I was always embarrassed by my looks.  I had dad’s teeth.   He had the Jolly gap–a space between his front teeth.  Those yellow stub-fangs of his were so prominent, so crude, so abnormal.  I had that same space and it felt like a label of the undesirable,  lower class.  My hair was always a problem–thin, wispy, uncontrolled.  My feet were abnormal too–weak ankles.  The solution was clunky shoes for the “impaired”.  I wore mostly hand-me-downs, which seldom fit my long, skinny form.  All the neighborhood kids had new clothes, new bikes, normal shoes and teeth and of course, their own bedrooms.  They had moms that were happy and energetic and didn’t yell at them for spilling their milk.  Their dads were doctors and teachers and business owners.  My dad sold fish and mom worked in the dress factory.  The conclusions were everywhere, sometimes subtle, sometimes not too.

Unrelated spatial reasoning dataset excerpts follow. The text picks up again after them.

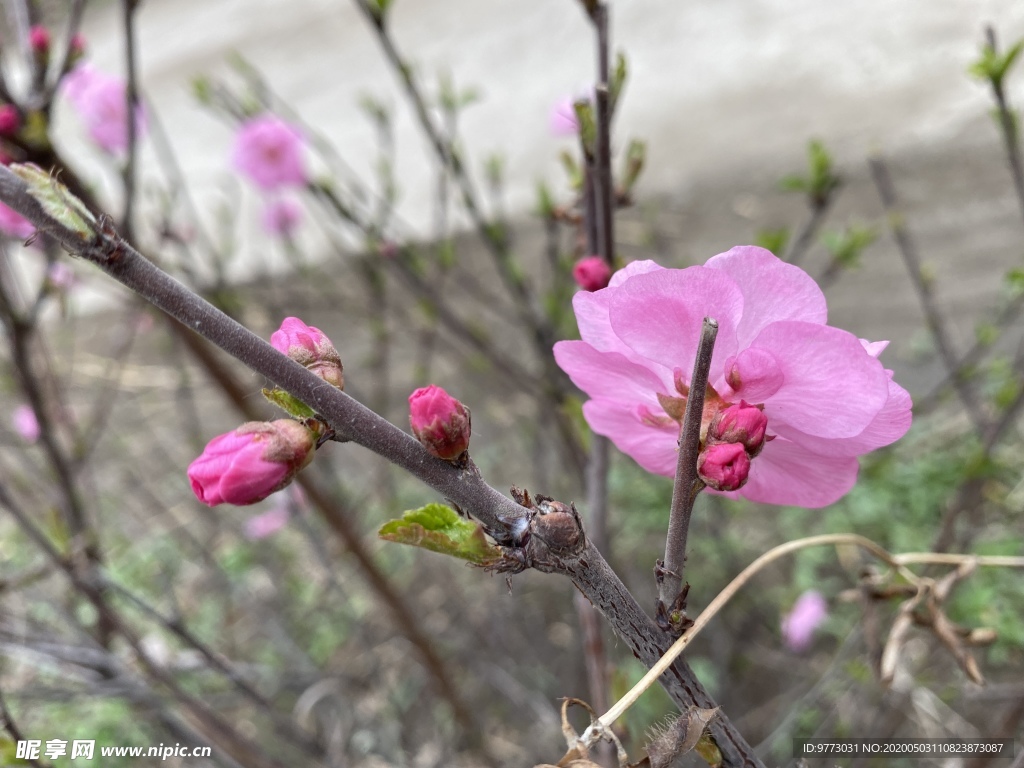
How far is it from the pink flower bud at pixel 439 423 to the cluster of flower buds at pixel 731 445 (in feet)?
0.43

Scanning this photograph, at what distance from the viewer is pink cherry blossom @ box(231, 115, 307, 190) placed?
1.94 m

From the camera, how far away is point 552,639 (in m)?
2.10

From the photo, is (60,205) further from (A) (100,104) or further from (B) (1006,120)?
(A) (100,104)

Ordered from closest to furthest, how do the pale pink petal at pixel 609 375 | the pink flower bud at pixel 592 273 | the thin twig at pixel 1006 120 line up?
the pale pink petal at pixel 609 375
the pink flower bud at pixel 592 273
the thin twig at pixel 1006 120

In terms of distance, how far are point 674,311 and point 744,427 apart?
8 cm

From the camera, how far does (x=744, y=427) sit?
395 millimetres

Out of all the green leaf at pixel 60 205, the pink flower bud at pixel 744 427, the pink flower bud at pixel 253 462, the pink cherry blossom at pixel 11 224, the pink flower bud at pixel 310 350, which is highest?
the pink cherry blossom at pixel 11 224

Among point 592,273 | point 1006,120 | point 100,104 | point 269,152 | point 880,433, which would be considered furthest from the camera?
point 269,152

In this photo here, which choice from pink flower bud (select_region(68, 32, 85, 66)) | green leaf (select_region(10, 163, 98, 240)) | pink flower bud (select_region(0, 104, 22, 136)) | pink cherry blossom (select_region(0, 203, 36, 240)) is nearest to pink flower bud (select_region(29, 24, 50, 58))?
pink flower bud (select_region(68, 32, 85, 66))

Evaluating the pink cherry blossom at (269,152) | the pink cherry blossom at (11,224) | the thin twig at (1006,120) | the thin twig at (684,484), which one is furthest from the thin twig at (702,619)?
the pink cherry blossom at (269,152)

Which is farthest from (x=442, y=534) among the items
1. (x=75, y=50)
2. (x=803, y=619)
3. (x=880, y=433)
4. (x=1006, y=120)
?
(x=803, y=619)

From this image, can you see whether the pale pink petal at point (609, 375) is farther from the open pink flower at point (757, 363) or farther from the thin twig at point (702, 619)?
the thin twig at point (702, 619)

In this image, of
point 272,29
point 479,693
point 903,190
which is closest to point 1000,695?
point 479,693

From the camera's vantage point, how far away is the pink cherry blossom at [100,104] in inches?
69.2
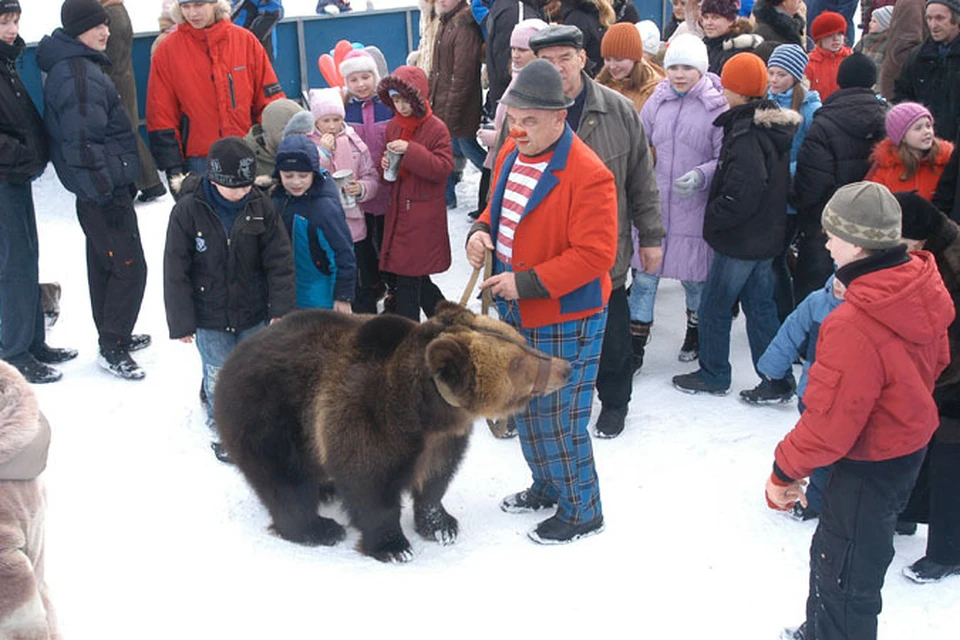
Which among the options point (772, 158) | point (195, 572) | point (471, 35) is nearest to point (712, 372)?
point (772, 158)

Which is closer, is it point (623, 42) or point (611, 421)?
point (611, 421)

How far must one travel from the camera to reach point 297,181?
18.3 feet

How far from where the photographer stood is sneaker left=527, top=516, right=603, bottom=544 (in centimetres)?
463

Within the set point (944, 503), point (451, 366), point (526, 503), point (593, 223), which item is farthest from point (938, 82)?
point (451, 366)

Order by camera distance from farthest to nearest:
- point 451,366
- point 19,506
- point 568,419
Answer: point 568,419
point 451,366
point 19,506

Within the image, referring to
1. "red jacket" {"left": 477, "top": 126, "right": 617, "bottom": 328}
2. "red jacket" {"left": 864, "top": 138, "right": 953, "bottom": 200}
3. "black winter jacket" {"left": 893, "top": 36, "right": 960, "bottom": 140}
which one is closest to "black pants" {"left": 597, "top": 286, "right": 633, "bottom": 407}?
"red jacket" {"left": 477, "top": 126, "right": 617, "bottom": 328}

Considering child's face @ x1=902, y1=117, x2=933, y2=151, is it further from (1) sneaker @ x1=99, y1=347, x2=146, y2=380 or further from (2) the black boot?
(1) sneaker @ x1=99, y1=347, x2=146, y2=380

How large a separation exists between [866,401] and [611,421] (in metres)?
2.66

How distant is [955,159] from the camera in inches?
221

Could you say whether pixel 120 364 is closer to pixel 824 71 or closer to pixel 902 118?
pixel 902 118

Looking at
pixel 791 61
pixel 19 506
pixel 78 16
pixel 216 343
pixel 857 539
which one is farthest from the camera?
pixel 791 61

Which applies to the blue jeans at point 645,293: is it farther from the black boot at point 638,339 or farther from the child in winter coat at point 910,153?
the child in winter coat at point 910,153

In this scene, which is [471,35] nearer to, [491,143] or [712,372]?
[491,143]

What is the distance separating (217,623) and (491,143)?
4.16 metres
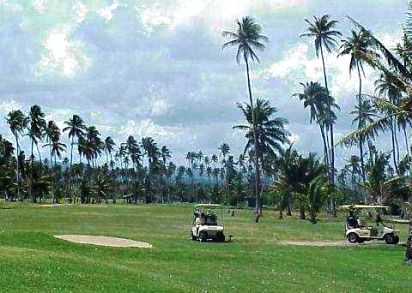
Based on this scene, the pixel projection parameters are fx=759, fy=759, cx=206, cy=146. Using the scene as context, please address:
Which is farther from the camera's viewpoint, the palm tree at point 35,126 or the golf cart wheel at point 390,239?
the palm tree at point 35,126

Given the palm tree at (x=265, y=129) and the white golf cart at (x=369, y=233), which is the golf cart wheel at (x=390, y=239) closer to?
the white golf cart at (x=369, y=233)

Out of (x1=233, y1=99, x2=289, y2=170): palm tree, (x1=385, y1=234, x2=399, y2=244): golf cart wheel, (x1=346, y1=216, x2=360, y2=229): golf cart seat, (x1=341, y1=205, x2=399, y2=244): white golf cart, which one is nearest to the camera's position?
(x1=385, y1=234, x2=399, y2=244): golf cart wheel

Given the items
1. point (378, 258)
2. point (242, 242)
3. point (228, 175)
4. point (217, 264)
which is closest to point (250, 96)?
point (242, 242)

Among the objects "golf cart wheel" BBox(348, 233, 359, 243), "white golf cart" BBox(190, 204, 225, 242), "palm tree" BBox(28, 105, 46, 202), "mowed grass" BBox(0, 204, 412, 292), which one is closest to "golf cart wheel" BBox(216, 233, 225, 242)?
"white golf cart" BBox(190, 204, 225, 242)

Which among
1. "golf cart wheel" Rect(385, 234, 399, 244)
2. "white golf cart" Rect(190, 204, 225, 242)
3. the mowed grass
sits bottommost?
the mowed grass

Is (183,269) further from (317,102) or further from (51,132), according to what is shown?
(51,132)

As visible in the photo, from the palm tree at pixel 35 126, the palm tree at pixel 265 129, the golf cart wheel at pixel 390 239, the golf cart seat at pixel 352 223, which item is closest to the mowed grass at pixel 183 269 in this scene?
the golf cart wheel at pixel 390 239

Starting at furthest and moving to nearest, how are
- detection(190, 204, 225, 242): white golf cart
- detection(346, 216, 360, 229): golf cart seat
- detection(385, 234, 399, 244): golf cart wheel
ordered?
1. detection(346, 216, 360, 229): golf cart seat
2. detection(385, 234, 399, 244): golf cart wheel
3. detection(190, 204, 225, 242): white golf cart

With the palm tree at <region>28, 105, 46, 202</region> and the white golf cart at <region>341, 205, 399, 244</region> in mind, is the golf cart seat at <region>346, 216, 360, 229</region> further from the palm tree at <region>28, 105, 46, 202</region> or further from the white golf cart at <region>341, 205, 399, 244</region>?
the palm tree at <region>28, 105, 46, 202</region>

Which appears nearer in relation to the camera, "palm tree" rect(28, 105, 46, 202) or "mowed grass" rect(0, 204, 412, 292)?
"mowed grass" rect(0, 204, 412, 292)

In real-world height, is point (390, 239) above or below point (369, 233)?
below

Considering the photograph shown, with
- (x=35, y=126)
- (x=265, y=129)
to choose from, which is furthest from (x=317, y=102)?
(x=35, y=126)

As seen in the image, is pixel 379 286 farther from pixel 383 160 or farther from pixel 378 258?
pixel 383 160

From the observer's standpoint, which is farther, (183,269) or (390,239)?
(390,239)
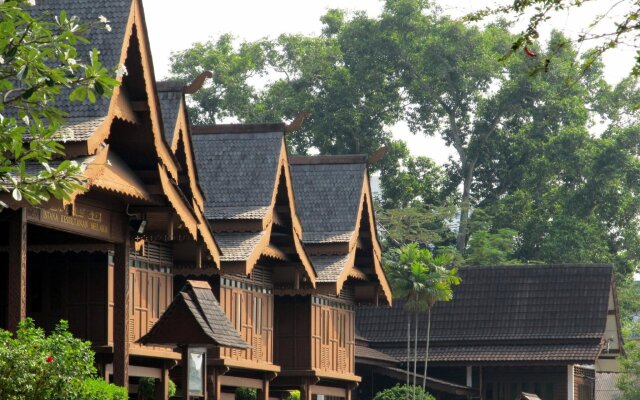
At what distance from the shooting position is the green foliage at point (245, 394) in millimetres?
32031

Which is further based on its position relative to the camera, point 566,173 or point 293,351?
point 566,173

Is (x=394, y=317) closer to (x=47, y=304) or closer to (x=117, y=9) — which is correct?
(x=47, y=304)

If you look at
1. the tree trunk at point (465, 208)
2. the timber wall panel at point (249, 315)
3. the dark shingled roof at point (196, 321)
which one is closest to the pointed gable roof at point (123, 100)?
the dark shingled roof at point (196, 321)

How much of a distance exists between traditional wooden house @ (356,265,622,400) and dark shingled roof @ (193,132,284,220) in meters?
18.3

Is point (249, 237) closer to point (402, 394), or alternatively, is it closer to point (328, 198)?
point (328, 198)

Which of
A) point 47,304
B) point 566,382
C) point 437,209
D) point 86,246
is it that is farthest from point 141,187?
point 437,209

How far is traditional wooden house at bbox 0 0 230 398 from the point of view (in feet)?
65.1

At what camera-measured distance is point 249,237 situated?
95.3 ft

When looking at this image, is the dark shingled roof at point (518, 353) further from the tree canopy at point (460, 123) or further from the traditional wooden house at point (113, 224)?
the traditional wooden house at point (113, 224)

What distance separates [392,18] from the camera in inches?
2997

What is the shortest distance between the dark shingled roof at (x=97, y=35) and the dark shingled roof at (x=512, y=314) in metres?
31.0

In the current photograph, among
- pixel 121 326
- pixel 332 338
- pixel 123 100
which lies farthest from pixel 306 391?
pixel 123 100

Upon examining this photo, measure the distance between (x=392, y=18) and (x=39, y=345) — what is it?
60.9 m

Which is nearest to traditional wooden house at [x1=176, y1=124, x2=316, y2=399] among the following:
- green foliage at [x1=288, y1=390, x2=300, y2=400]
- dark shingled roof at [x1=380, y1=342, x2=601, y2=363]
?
green foliage at [x1=288, y1=390, x2=300, y2=400]
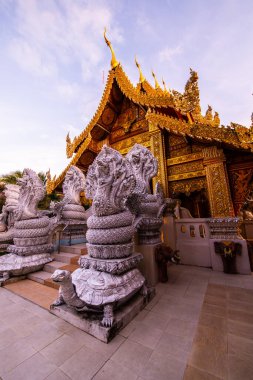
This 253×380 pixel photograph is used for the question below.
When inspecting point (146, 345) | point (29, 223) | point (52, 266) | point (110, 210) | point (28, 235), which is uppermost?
A: point (110, 210)

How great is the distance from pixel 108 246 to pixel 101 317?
81 cm

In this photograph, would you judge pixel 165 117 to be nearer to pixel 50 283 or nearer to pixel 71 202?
pixel 71 202

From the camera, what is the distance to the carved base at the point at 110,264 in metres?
2.12

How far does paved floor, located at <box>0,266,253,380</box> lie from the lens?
132 centimetres

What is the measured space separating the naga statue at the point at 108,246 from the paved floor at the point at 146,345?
0.34m

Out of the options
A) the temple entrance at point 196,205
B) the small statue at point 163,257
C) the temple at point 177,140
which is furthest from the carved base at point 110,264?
the temple entrance at point 196,205

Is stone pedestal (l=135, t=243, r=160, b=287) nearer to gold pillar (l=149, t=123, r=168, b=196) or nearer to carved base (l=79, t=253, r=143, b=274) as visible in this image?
carved base (l=79, t=253, r=143, b=274)

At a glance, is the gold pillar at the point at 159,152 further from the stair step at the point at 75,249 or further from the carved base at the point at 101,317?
the carved base at the point at 101,317

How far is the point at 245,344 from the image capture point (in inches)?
62.1

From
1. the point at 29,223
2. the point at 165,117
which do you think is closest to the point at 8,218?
the point at 29,223

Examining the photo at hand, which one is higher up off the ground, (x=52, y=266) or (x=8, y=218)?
(x=8, y=218)

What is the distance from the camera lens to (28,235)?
3.79 meters

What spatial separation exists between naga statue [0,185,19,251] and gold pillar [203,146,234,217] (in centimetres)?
602

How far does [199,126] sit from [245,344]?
4744 mm
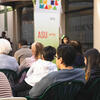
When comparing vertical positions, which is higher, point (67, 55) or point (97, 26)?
point (97, 26)

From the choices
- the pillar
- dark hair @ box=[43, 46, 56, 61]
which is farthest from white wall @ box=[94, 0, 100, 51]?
dark hair @ box=[43, 46, 56, 61]

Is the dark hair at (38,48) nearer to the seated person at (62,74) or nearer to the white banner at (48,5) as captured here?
the white banner at (48,5)

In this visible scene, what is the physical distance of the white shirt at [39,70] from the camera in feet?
14.9

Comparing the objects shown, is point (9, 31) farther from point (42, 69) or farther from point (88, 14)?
point (42, 69)

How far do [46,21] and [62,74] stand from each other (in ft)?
7.54

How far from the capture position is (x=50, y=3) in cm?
561

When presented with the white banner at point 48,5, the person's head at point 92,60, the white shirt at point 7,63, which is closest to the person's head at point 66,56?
the person's head at point 92,60

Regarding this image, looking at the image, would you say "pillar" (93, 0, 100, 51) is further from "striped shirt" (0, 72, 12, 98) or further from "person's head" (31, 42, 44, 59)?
"striped shirt" (0, 72, 12, 98)

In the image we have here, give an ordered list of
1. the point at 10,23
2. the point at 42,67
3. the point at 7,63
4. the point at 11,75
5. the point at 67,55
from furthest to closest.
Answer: the point at 10,23
the point at 7,63
the point at 11,75
the point at 42,67
the point at 67,55

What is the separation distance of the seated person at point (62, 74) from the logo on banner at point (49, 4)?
2.15 metres

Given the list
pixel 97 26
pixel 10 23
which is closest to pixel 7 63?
pixel 97 26

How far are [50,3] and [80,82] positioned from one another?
8.51ft

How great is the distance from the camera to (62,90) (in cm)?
334

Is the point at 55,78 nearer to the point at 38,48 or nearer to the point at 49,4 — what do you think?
the point at 38,48
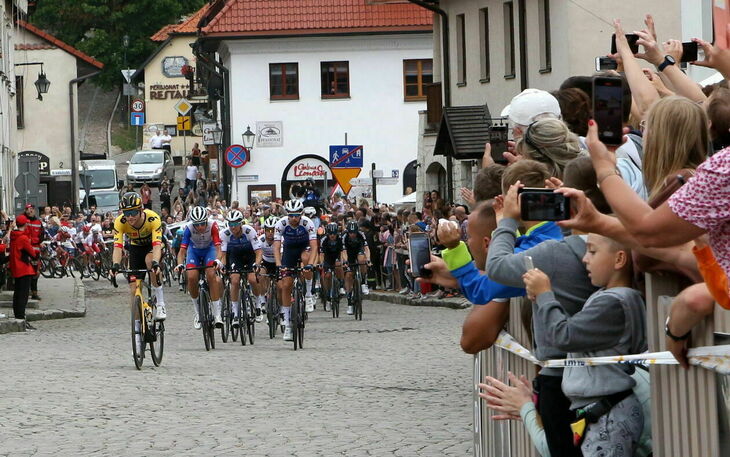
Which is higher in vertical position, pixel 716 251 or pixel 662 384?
pixel 716 251

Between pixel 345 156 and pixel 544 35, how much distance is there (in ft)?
19.5

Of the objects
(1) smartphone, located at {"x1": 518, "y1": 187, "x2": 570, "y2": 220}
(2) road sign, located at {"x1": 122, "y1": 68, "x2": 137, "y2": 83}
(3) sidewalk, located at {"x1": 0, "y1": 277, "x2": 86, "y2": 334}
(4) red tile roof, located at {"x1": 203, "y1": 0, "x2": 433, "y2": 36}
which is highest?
(2) road sign, located at {"x1": 122, "y1": 68, "x2": 137, "y2": 83}

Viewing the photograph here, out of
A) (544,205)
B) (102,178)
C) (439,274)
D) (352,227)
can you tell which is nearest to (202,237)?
(352,227)

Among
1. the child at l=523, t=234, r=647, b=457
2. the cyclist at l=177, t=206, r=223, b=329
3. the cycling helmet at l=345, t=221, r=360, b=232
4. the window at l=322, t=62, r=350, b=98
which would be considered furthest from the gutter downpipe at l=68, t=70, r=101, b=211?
the child at l=523, t=234, r=647, b=457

By high school my self-consciousness had grown.  I enjoyed learning but I wanted to be invisible.  Every Monday morning I stopped in the school office to buy my lunch tickets for the week.  Though the staff seemed friendly, my replies always stuck in my mouth.  They knew who I was.  They knew I was Carole and Helen’s younger sister.  I wasn’t pretty like them.  I wasn’t popular.  I wasn’t active in clubs.  Was she pregnant too? Each day after school I disappeared into my own world of music and dance and  horses.  I got my teeth fixed, but it didn’t solve my problems.

By the time I graduated and left for college, Carole was back home with her two kids.  Helen was a mother and beautician.  I was worn out from trying to make peace between mom and dad.